--- Recorded information ---

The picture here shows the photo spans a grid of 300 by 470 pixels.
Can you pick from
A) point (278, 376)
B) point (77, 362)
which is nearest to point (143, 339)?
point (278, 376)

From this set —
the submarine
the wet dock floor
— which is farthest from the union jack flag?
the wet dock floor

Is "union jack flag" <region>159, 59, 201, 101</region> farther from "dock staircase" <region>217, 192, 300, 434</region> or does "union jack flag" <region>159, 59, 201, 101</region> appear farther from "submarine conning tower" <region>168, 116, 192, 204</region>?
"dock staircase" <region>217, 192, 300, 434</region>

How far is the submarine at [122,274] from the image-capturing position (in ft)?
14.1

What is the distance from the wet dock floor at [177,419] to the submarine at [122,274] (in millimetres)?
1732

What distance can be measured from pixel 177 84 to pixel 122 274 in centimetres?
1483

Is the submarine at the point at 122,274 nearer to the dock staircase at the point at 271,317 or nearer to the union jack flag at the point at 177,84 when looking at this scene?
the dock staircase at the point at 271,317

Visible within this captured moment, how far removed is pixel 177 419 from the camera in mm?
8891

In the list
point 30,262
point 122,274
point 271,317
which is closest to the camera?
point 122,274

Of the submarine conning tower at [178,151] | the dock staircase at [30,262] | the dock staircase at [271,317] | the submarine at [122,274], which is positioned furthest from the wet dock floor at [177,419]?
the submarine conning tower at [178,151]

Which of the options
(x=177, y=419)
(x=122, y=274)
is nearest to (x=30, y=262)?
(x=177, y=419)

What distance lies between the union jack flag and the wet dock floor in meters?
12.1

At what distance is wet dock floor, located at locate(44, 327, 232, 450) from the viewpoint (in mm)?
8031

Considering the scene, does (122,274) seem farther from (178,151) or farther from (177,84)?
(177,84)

---

The task:
Retype only the lines running from the line with "What is the" to the end of the listing, including both of those lines.

Solution:
What is the distance from the wet dock floor at [177,419] to the submarine at [122,274] (in millimetres)?
1732

What distance can be measured from pixel 177 84 to pixel 122 274 in centimetres?
1483

Is the submarine at the point at 122,274 nearer to the dock staircase at the point at 271,317 or nearer to the union jack flag at the point at 177,84 when looking at this scene?
the dock staircase at the point at 271,317

Visible within this captured moment, how far removed is pixel 177 419 from the camera in mm?
8891

In the list
point 30,262
point 122,274
point 271,317
which is closest to the camera?
point 122,274

Of the submarine conning tower at [178,151] | the dock staircase at [30,262] | the dock staircase at [271,317] | the submarine at [122,274], which is positioned furthest from the wet dock floor at [177,419]?
the submarine conning tower at [178,151]

Which of the options
(x=177, y=419)
(x=122, y=274)
is nearest to (x=30, y=262)?
(x=177, y=419)

What distance lies between the union jack flag and the wet dock floor in meters?
12.1

At what distance is wet dock floor, located at locate(44, 327, 232, 450) from the viewpoint (in mm)?
8031

Considering the scene, does (122,274) seem farther from (178,151) or farther from (177,84)?
(177,84)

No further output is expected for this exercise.